Los Angeles Angels of Anaheim or Another Nearby City in a Differeny County Altogether

I minored in Spanish back in college, and while my skills have drastically deteriorated, I can still whip it out in times of need.  (Hey now!)  That said, it’s difficult for me to know when to switch from English to Spanish. If I’m talking to someone whose primary tongue is Spanish and I can tell that s/he is struggling a little bit in English, I’m tempted to jump in right away.  However, that’s saying, “My broken Spanish is better than your broken English.”  What if they disagree with that assessment?  Also, I don’t always have the right vocabulary to take the conversation into Spanish and end up saying things like, “No hay que cambiar las horas de los…sprinklers.” 
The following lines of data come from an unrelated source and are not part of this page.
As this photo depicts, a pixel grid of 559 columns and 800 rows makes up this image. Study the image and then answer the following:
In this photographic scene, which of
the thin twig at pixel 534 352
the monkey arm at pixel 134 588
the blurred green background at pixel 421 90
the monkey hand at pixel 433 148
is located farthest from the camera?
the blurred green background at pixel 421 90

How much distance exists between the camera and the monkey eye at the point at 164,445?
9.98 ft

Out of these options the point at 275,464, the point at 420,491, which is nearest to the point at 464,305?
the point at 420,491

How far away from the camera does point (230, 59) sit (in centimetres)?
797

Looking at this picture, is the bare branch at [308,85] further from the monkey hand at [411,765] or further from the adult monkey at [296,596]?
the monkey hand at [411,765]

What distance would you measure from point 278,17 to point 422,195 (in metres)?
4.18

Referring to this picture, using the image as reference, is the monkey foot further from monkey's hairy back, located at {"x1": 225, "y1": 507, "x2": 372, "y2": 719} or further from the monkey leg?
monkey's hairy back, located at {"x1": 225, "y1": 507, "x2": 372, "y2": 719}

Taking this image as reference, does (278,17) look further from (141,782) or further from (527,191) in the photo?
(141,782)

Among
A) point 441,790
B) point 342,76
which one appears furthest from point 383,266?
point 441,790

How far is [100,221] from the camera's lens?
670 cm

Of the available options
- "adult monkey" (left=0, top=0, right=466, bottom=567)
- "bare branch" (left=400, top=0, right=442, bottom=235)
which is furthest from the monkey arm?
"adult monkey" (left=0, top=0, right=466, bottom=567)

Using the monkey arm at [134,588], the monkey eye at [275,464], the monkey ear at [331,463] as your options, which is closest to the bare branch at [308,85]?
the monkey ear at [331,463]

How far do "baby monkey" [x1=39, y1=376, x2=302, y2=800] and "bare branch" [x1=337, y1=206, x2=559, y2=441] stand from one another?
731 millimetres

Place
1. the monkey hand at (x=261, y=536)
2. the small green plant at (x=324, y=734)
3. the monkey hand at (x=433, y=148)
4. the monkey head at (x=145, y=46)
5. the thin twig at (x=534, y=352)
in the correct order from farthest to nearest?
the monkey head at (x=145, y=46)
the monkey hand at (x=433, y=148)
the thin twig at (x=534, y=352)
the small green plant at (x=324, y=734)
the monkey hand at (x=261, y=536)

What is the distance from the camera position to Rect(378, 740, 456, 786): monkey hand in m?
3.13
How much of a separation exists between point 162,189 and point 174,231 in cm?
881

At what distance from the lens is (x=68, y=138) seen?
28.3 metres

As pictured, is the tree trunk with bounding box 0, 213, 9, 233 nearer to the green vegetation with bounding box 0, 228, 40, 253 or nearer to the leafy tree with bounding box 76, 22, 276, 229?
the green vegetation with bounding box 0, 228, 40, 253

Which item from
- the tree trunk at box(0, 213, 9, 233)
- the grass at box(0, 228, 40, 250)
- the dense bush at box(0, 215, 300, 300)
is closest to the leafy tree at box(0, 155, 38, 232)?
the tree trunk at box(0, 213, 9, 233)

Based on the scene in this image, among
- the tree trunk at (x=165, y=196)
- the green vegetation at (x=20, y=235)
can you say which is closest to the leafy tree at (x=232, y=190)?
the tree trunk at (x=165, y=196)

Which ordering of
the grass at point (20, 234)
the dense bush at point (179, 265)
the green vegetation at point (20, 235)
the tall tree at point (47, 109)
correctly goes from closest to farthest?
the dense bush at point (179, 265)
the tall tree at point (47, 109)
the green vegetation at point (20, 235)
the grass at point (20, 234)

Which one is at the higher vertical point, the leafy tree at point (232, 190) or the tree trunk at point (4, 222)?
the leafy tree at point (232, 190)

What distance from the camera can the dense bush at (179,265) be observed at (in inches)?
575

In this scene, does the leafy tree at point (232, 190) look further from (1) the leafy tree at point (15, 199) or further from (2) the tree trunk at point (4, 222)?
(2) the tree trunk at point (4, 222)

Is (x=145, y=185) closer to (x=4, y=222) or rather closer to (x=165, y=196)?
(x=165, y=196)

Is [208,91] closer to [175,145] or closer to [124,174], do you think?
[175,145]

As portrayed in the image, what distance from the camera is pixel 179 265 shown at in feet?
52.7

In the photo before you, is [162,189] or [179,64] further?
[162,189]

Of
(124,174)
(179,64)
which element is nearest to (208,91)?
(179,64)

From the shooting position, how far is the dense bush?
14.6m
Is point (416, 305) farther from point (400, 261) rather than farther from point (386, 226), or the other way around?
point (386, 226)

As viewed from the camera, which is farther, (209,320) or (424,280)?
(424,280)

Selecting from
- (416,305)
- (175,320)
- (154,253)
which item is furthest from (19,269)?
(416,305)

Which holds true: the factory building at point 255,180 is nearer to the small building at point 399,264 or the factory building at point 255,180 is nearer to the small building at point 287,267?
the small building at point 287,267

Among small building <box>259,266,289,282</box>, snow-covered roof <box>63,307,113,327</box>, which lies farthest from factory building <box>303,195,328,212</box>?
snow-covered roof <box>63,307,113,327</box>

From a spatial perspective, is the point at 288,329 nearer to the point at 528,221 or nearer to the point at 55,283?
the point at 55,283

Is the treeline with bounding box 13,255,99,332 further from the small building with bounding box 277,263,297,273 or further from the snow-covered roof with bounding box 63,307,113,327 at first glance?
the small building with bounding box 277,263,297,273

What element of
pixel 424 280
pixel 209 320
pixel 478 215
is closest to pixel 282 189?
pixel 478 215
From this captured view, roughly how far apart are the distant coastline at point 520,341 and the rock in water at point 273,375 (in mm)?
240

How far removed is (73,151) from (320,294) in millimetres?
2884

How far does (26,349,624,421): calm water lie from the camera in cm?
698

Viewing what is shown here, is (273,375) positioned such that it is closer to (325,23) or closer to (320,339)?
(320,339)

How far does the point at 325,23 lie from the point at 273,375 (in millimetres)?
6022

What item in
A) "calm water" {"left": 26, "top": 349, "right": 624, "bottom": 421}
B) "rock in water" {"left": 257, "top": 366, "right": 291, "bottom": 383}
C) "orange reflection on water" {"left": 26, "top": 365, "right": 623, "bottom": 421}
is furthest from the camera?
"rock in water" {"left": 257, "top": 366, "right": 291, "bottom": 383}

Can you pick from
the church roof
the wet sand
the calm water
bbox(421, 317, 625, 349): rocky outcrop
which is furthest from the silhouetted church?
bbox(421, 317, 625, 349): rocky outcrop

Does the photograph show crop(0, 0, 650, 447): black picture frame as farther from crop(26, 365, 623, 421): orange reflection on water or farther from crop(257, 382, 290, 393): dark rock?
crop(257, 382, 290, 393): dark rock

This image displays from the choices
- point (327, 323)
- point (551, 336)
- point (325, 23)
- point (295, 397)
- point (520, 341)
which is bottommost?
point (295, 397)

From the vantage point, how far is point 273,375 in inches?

I ran into an interesting situation along these same lines recently.  I had a plumber come out because of some fun and exciting clog action, and his assistant clearly didn’t speak English at all.  They were here for a little while, and I felt rude not really acknowledging the second guy, especially since I had the skill-set to do so.  I wanted to break the ice somehow, and I thought I saw the perfect opening.  He was wearing an Anaheim Angels baseball hat (I refuse to call them by their correct, stupid-ass dual-city name).  The Angels had just recently been eliminated from the playoffs, so I could lament that fact with him.  Before I started speaking, I thought about what I was going to say in my head and ran into a problem.  You see, “The Angels” in Spanish is “Los Angeles.”  Unless I specified, “The baseball team called The Angels” (which would’ve been mighty awkward), any sentence I said would have sounded like, “I’m sorry about Los Angeles losing this year.”  Oh sure, I could’ve pointed to his hat while I said it, but this was quickly becoming much more than acknowledging his presence.  So in the end, I just said, “Thank you” in English when he was leaving, which I’m pretty sure he understood.  Whew, I knew those upper-division 17th Century Spanish Lit courses would come in handy someday.